* _PARTS OF THE EXERCISE_:
• A. According to the passage on Antioch University Midwest, what was the annual tuition for Antioch College's first graduating class?
• B. Reproduce the passage on Antioch University Midwest verbatim between "Antioch College was also" and "her male colleagues.", inclusive.

Antioch University Midwest (AUM) is a private institution of higher education serving adult students in Yellow Springs, Ohio. Previously the school was named "Antioch University McGregor" after the management professor and theorist Douglas McGregor, who served as the President of Antioch College from 1948 to 1954.[2] On June 12, 2010, the university was officially renamed "Antioch University Midwest."[3]

AUM is part of the Antioch University system that includes Antioch University New England in Keene, New Hampshire; Antioch University Seattle in Seattle, Washington; Antioch University Los Angeles in Los Angeles, California; Antioch University Santa Barbara in Santa Barbara, California. The original Antioch College, out of which the University system grew, is no longer part of the system, and has been reborn as an independent liberal arts college in Yellow Springs. Antioch University Midwest offers bachelor's degrees, a number of masters degrees, certificates, and educational endorsements.


Antioch College was founded in 1852 as a progressive non-sectarian and co-educational institution of higher learning. Antioch's first president was Horace Mann, the revolutionary educational philosopher whose famous words, "Be Ashamed To Die Until You Have Won Some Victory For Mankind," is still spoken annually at all Antioch University commencement ceremonies.

Horace Mann daguerreotype by Mathew Brady

Under Mann's leadership, Antioch College took the Harvard academic model of Latin, Greek, mathematics, history, philosophy and science to a new level, with an emphasis on educating the "whole individual" with a commitment to social and moral character. The first graduating class consisted of 28 students, with an annual tuition of $24.

Antioch College was also the first to offer courses in the methods of teaching, by College professor Rebecca Pennell- one of the College's ten original faculty members, and the first female college professor in the United States to have the same rank and pay as her male colleagues.

Arthur E. Morgan was president of Antioch College from 1920 to 1936, developing a curriculum in which students alternate on-campus study with off-campus work experience, furthering the Antioch tradition of developing the whole person through education and experiential learning.

Douglas McGregor, a renowned social scientist and management theorist, served as president of Antioch College from 1948 to 1954. McGregor authored a highly influential book, "The Human Side of Enterprise," which revolutionized labor relations by conceiving of employees as inherently creative and self-motivated individuals who had something to offer an organization ("Theory Y"). This notion rippled through the world of managerial practice, challenging the belief that employees must be commanded and controlled because of an inherent desire to avoid work whenever possible ("Theory X").

* _DATASET SECTION_:
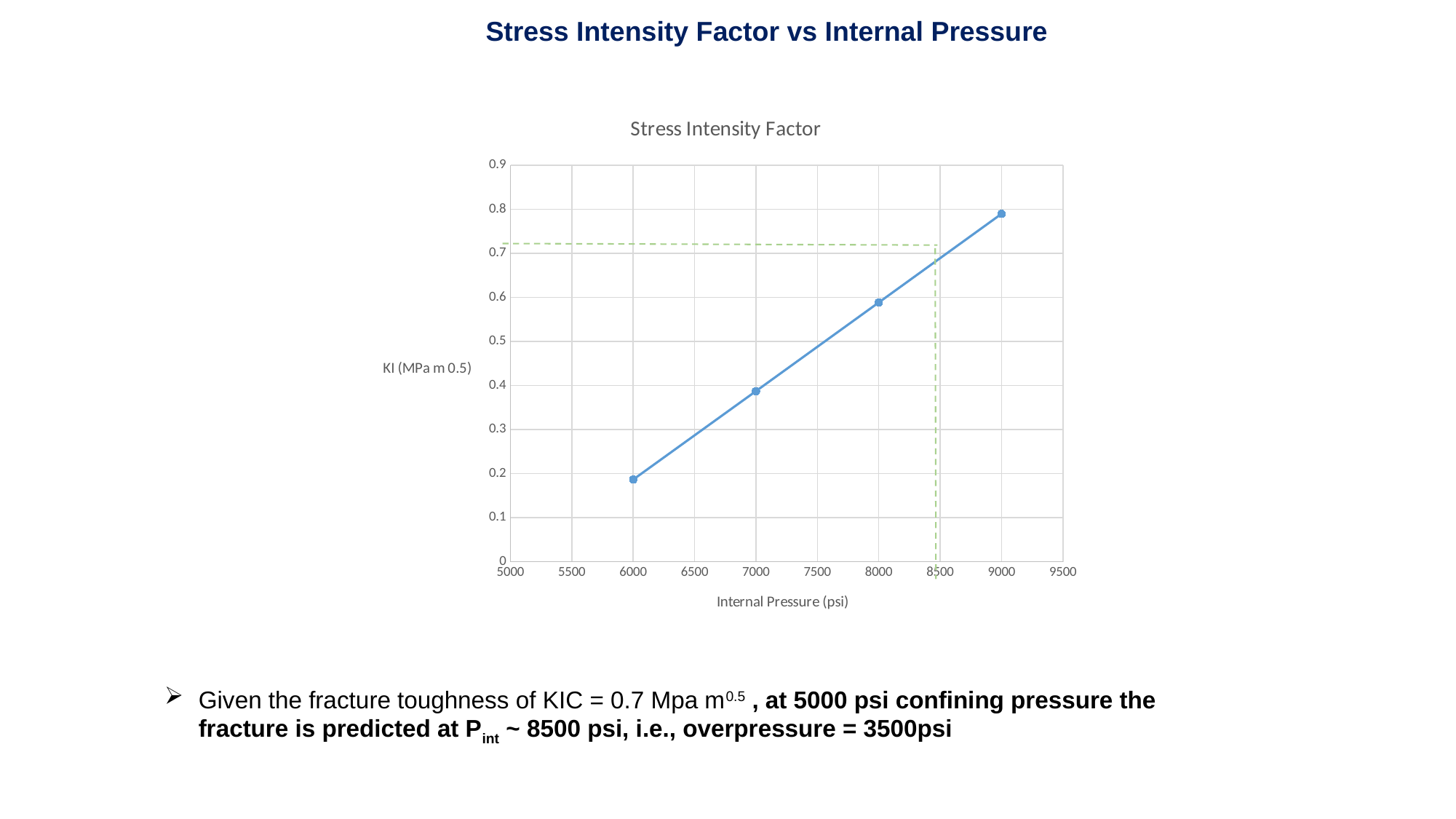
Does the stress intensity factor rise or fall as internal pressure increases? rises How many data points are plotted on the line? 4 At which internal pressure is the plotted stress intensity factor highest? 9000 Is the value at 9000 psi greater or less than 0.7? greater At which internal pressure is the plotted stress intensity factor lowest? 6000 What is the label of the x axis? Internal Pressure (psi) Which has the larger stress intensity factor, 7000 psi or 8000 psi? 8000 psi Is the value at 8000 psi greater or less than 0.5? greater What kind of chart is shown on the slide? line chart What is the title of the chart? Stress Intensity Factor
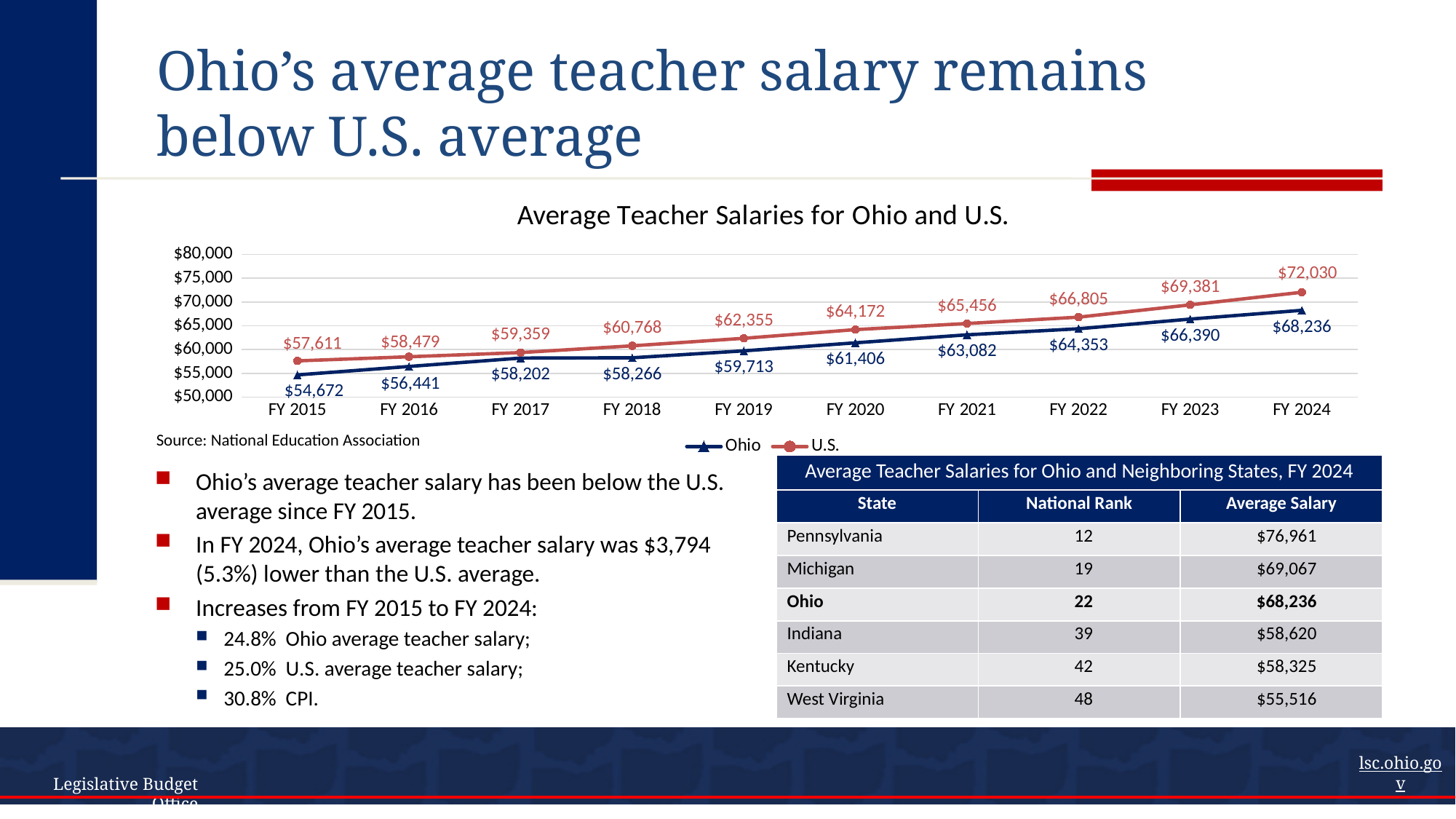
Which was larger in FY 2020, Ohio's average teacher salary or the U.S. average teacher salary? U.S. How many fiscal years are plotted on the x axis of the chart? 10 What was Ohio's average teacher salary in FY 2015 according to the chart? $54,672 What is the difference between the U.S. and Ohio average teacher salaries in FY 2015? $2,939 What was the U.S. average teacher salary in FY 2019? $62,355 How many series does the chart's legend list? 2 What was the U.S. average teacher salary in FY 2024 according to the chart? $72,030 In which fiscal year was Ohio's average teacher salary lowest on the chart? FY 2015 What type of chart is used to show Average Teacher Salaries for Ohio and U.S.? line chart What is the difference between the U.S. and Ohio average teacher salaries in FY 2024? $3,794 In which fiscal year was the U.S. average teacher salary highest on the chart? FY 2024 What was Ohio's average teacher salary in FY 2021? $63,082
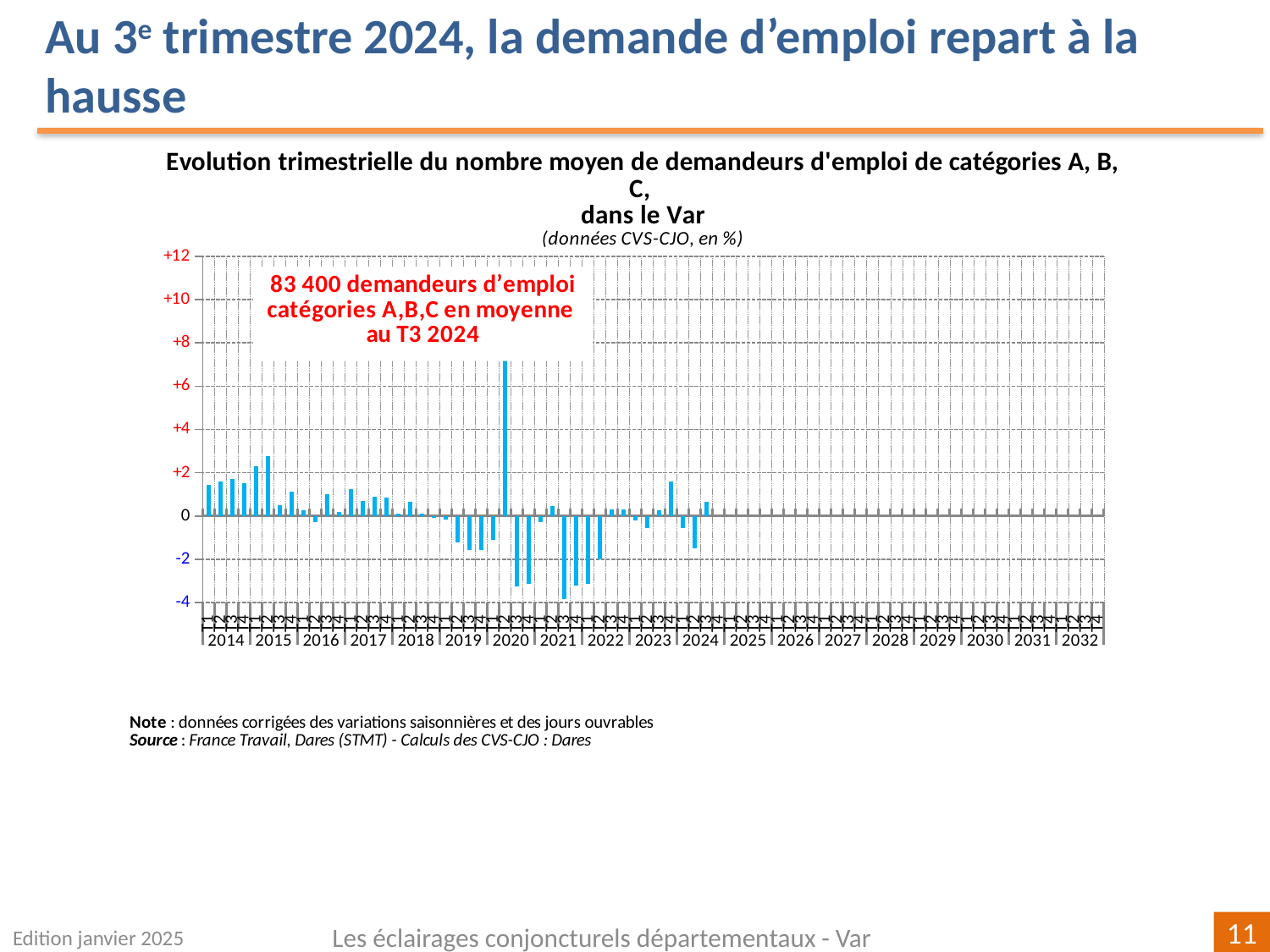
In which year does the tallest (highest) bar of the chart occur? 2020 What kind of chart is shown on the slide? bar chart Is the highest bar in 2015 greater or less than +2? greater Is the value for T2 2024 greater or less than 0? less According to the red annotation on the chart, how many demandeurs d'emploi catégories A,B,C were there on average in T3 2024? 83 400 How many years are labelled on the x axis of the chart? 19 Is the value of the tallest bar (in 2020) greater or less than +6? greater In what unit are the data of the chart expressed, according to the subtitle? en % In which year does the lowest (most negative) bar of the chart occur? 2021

* _ANSWERS BY TASK_:
• A. $24

• B.
Antioch College was also the first to offer courses in the methods of teaching, by College professor Rebecca Pennell- one of the College's ten original faculty members, and the first female college professor in the United States to have the same rank and pay as her male colleagues.